A note about the author from our dramaturg
As a dramaturg, the forces and elements that shape a work’s creation fascinate me. Like the geological forces that have shaped the earth’s landscape and topography, there’s a story behind every story. Even with a work of fantasy fiction, where an imaginary world of magic is conjured up, there’s still the underlying influence of reality.
Having grown up in England during World War II, Diana Wynne Jones felt the heavy impact of reality. In articles and interviews, she stated: “I think I write the kind of books I do because the world suddenly went mad when I was five years old.” As the eldest of three girls that were often ignored by their distracted parents, she dutifully cared for her two younger sisters when the family was suddenly transplanted from familiar surroundings several times. From this peculiar childhood, she developed a lively imagination and a delightful sense of humor.
When it came time to go to university, Jones studied at Oxford during the first half of the 1950s, where she attended lectures by C.S. Lewis and J.R.R. Tolkien. Despite the fact that writing fantasy fiction was frowned upon by the serious academic institution, she managed to learn a great deal from the two men. Their influence on her work is not obvious, however, as she developed a thoroughly unique style.
Inspired to write children’s books during motherhood, her primary aim was to write books that her own children would enjoy. She saw that her children preferred fantasy stories, but complained that most contemporary children’s books were boring, so she determined to write books that were entertaining and not overly didactic. As she observed: “[i]t is a fact that all children’s books that endure are fantasies of some kind. They seem to strike the deepest note.”
However, at the beginning of her career in the early 1970s, it wasn’t considered respectable for a woman to write fantasy books for children. This gradually changed and the impact of feminism on fiction can be seen during the 1980s, as a female protagonist began to become more acceptable. Despite this, Jones was regularly faced with the casual dismissal of male reviewers and often asked: “why don’t you write Real Books?” Rich with the implication that “real” or worthwhile literature must be concerned with serious modern issues, like racism or immigration, this question would not have been asked of her male colleagues.

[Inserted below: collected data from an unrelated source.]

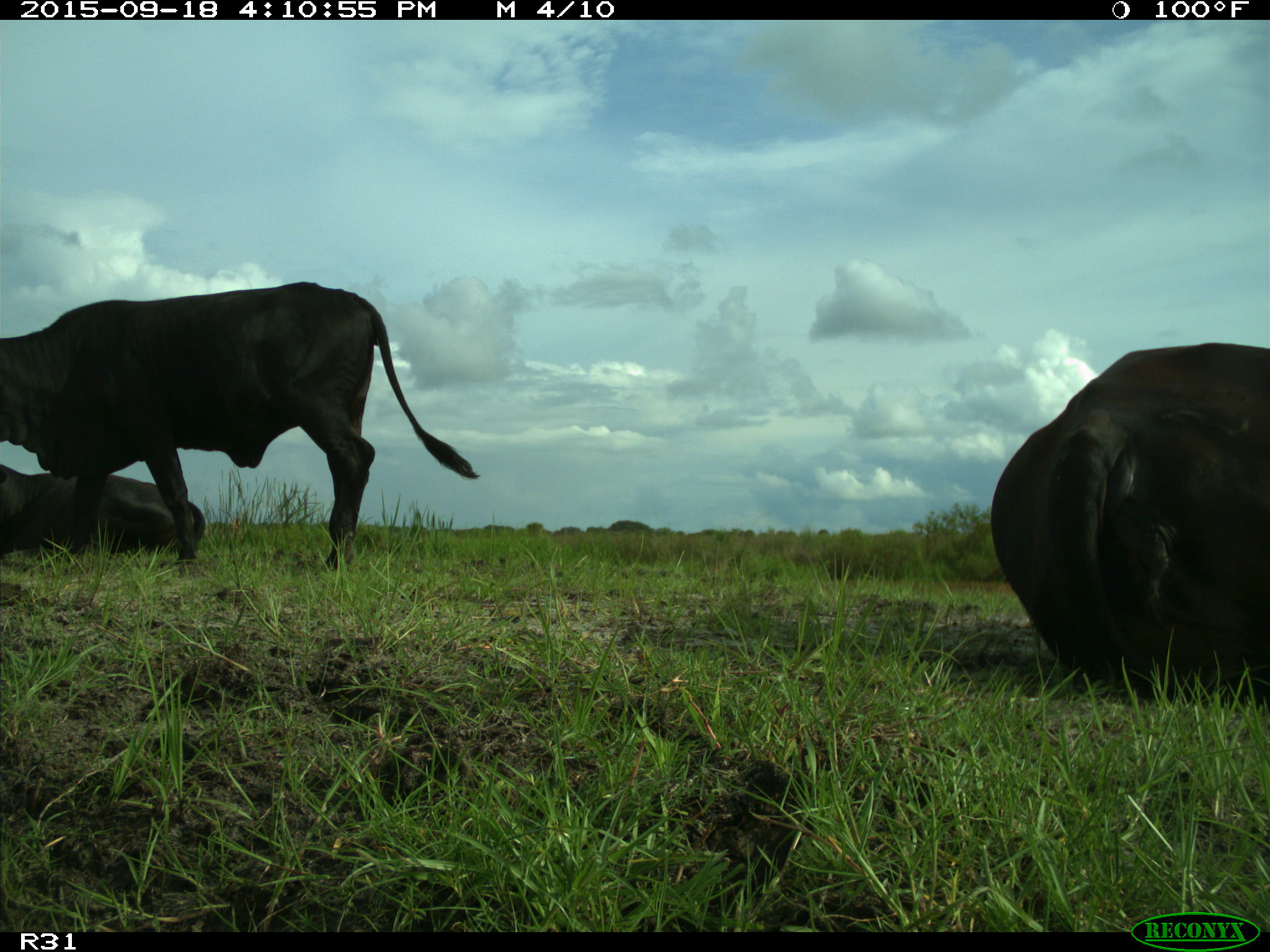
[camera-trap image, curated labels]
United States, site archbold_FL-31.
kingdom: Animalia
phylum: Chordata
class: Mammalia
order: Artiodactyla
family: Bovidae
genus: Bos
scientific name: Bos taurus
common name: domestic cow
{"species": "Bos taurus (domestic cow)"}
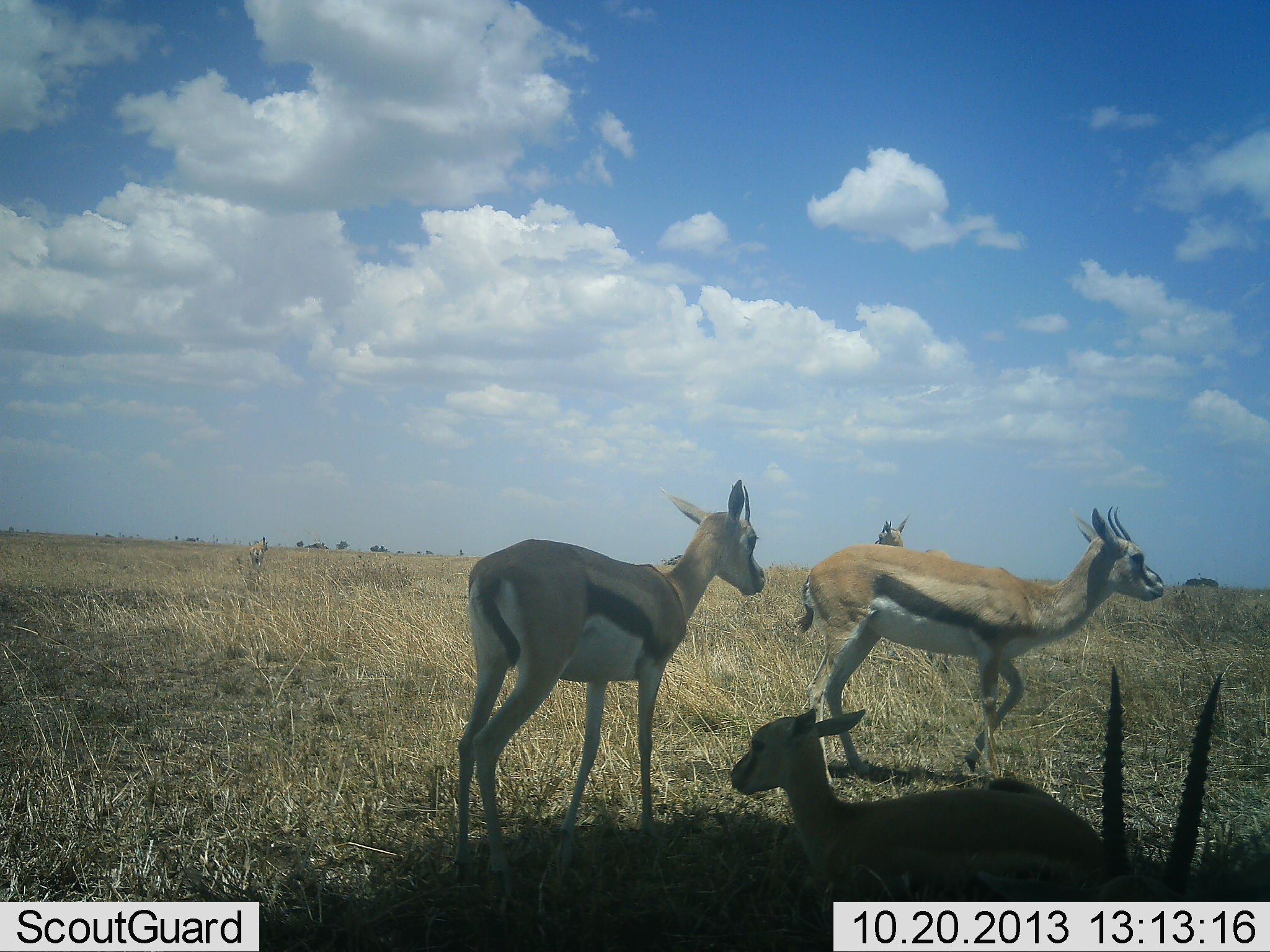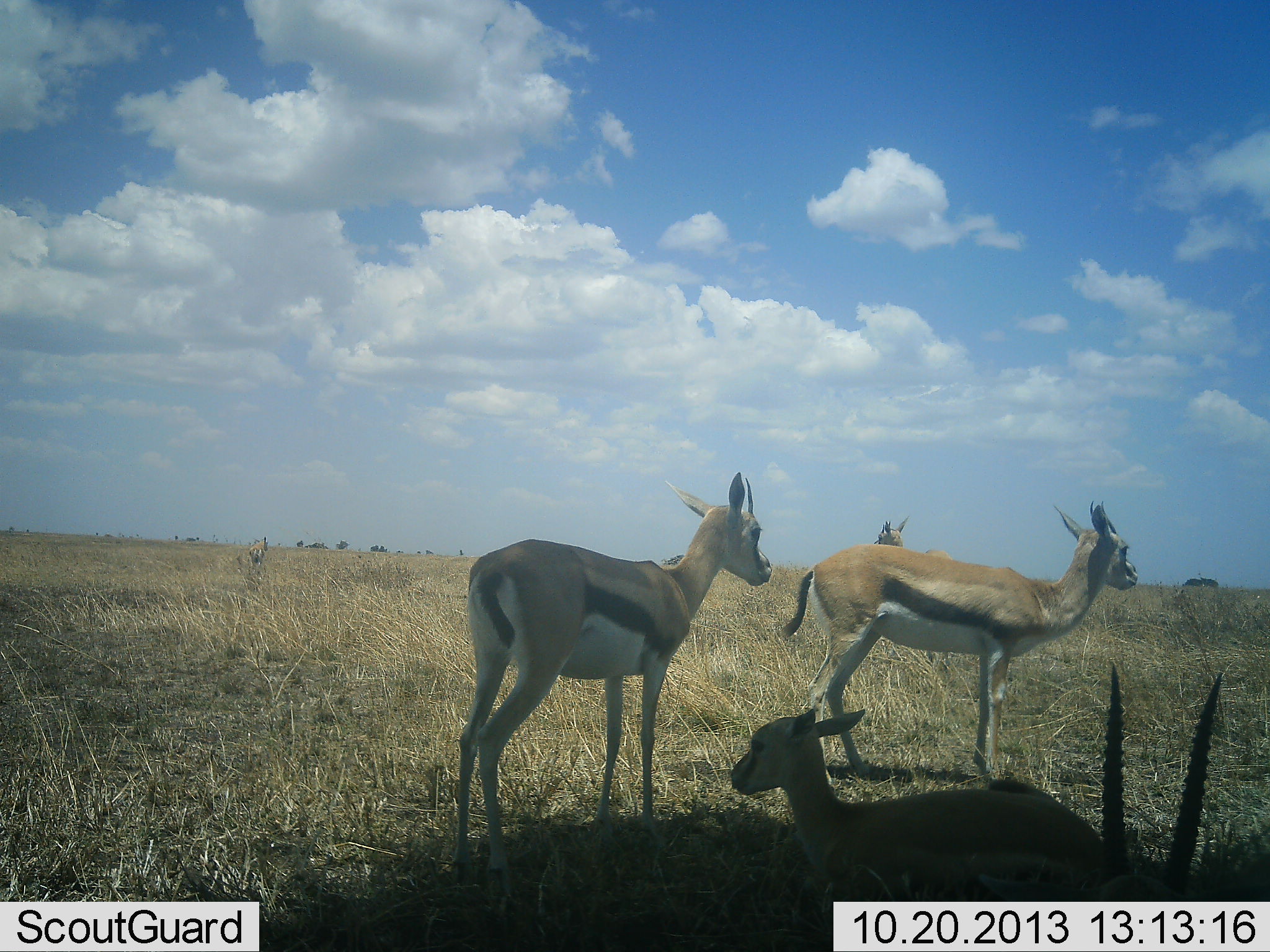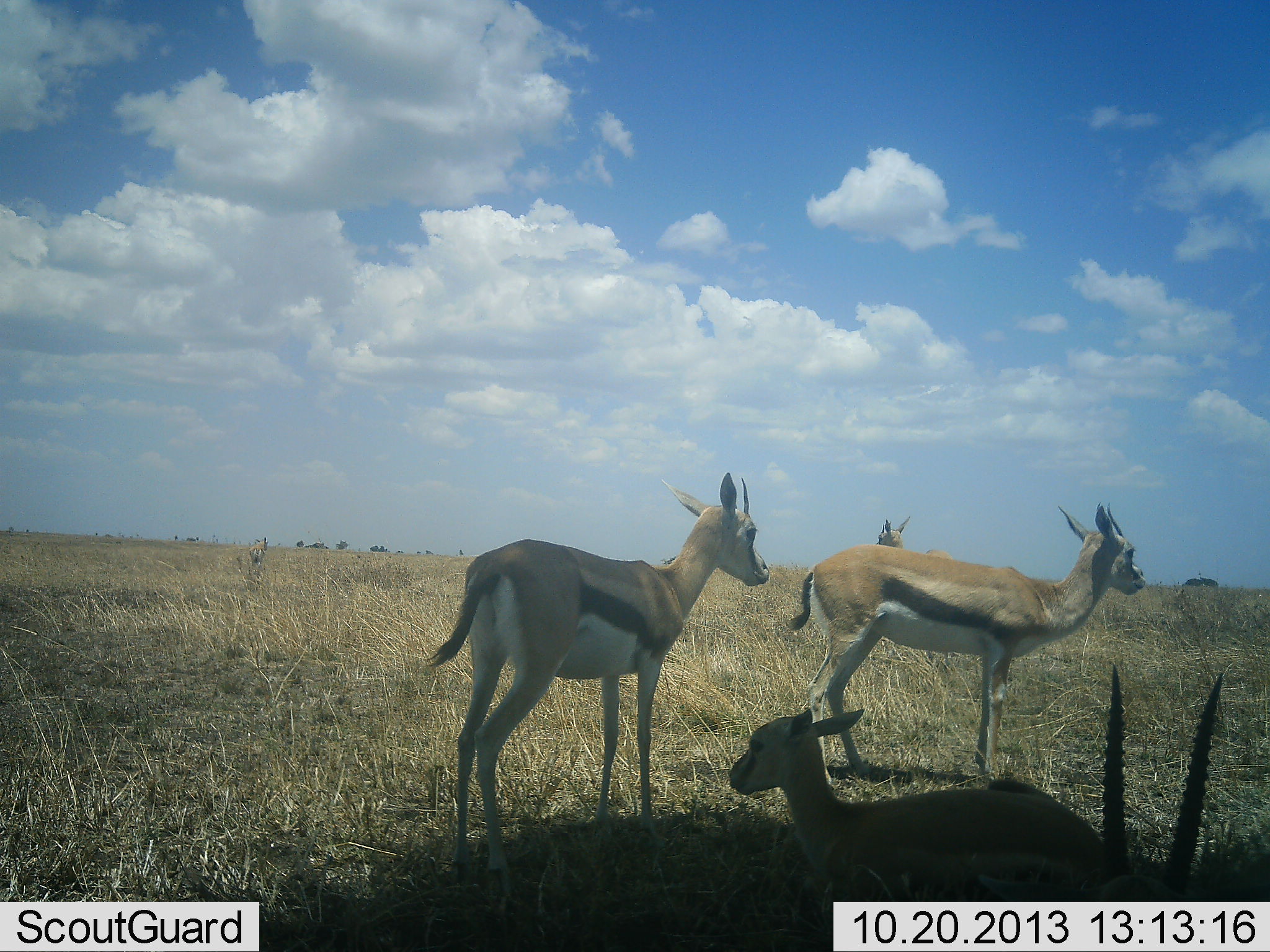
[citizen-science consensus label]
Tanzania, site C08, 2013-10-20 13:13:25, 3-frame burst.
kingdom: Animalia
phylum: Chordata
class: Mammalia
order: Artiodactyla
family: Bovidae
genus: Eudorcas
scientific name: Eudorcas thomsonii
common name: thomson's gazelle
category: gazellethomsons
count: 5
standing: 93%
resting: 79%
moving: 3%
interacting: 0%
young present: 45%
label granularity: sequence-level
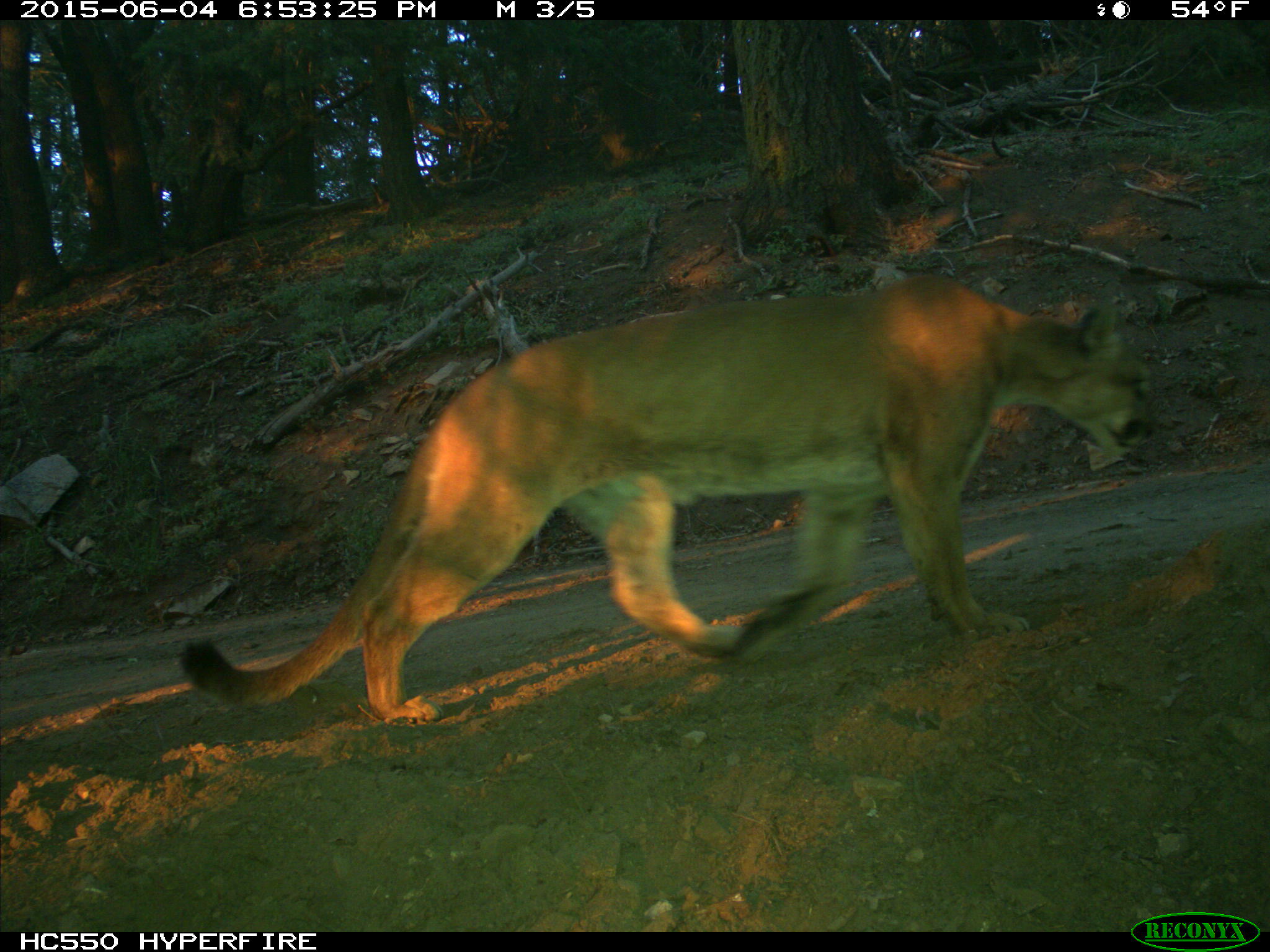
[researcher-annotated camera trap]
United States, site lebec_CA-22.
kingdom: Animalia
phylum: Chordata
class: Mammalia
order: Carnivora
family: Felidae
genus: Puma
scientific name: Puma concolor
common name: mountain lion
Puma concolor (mountain lion).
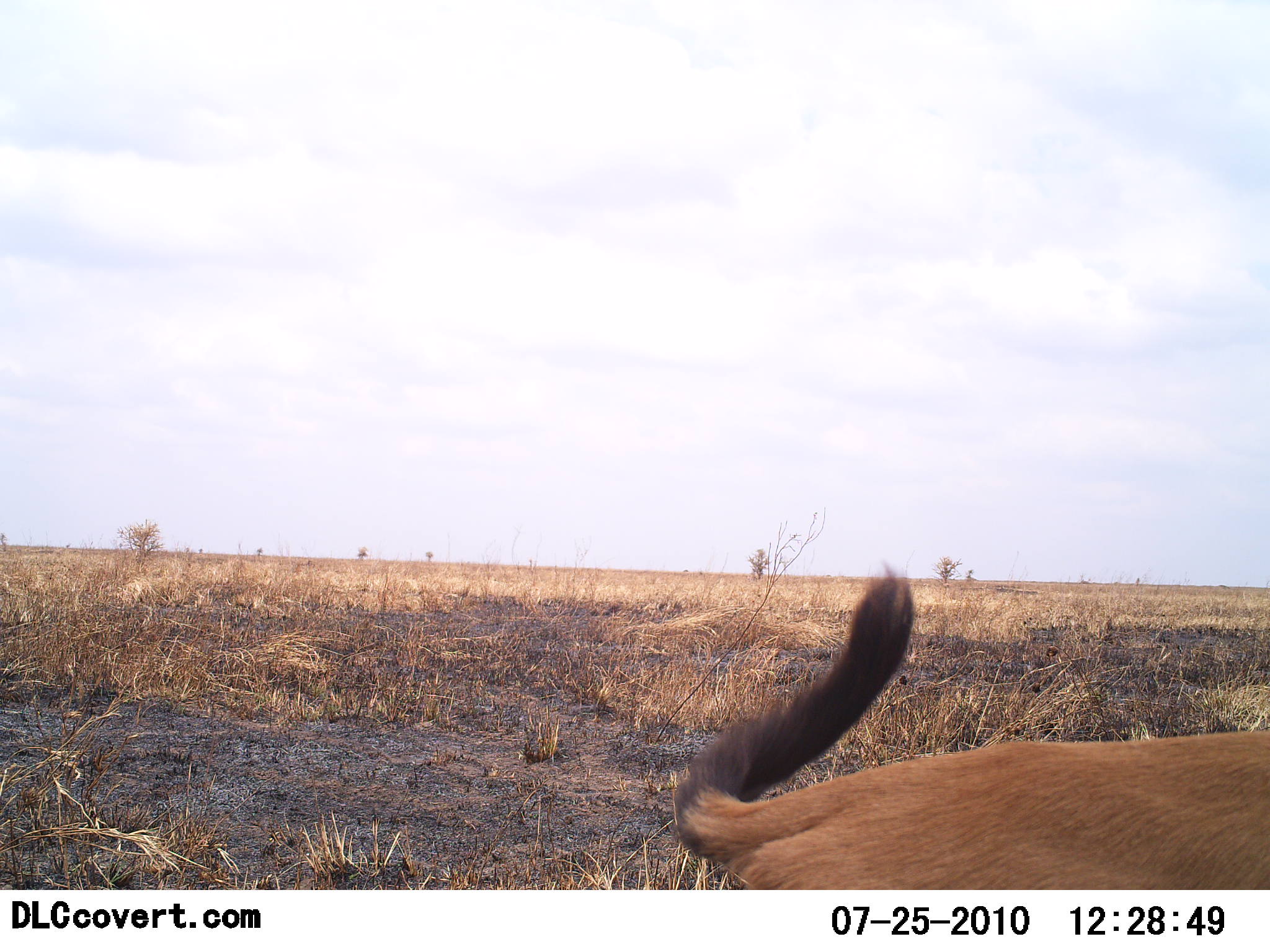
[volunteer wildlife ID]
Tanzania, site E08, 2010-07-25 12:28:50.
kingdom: Animalia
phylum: Chordata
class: Mammalia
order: Artiodactyla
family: Bovidae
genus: Eudorcas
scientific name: Eudorcas thomsonii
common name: thomson's gazelle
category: gazellethomsons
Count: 1.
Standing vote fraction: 64%.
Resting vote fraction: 18%.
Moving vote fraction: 18%.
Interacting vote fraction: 0%.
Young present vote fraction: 0%.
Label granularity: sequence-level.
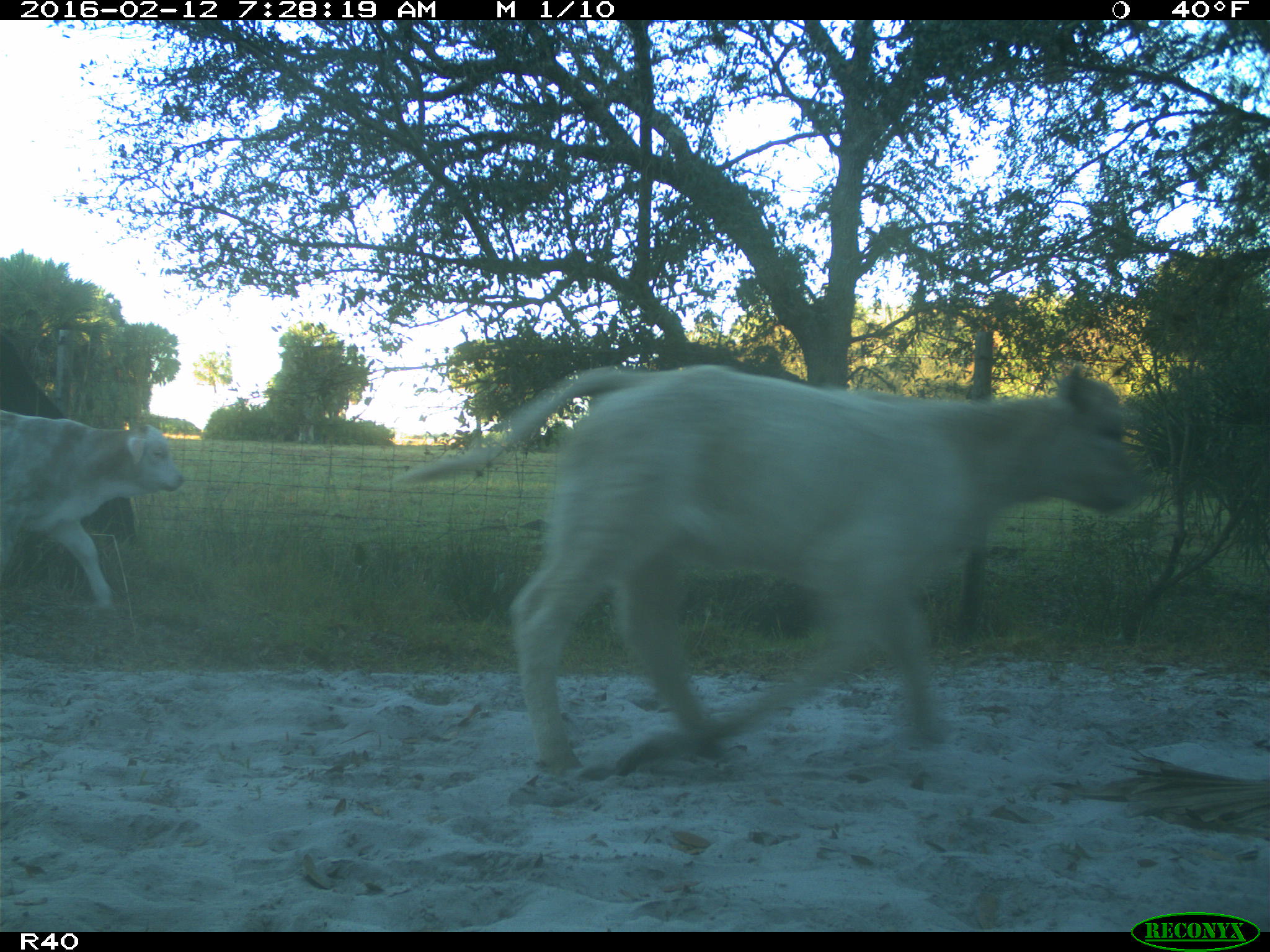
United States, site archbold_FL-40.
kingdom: Animalia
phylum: Chordata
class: Mammalia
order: Artiodactyla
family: Bovidae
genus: Bos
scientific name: Bos taurus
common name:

Her books don’t engage in serious discussions of current problems because Jones believed a good book should not be a reproduction of ordinary life, but instead should provide a marvelous experience. She understood the value of examining a problem from a distance created by magic and wanted to give readers a chance to use their imagination. As she explained it: “Imagination doesn’t mean just making things up. It means thinking things through, solving them, or hoping to do so, and being just distant enough to be able to laugh at things that are normally painful.” In addition to the imaginative aspects of her work, she wrote complex, multilayered plots with strong intellectual underpinnings, including the timeless principles found in mythology.
In a career shaped by life experiences and spanning over four decades, Diana Wynne Jones wrote over forty books for young children, older children, and adults. She died in 2011 after a two-year battle with lung cancer. Highly regarded by both fans and fellow authors, including her good friend Neil Gaiman, Jones is treasured for her singular style and astonishing imagination. Following the Harry Potter phenomenon of the late 1990s, a resurgence in the popularity of her work occurred, as her novels were found to have a similar appeal. While she never attained the commercial success or widespread fame of J.K. Rowling, her work helped to pave the way for female fantasy authors. –Andrea Kovich, dramaturg for Howl’s Moving Castle.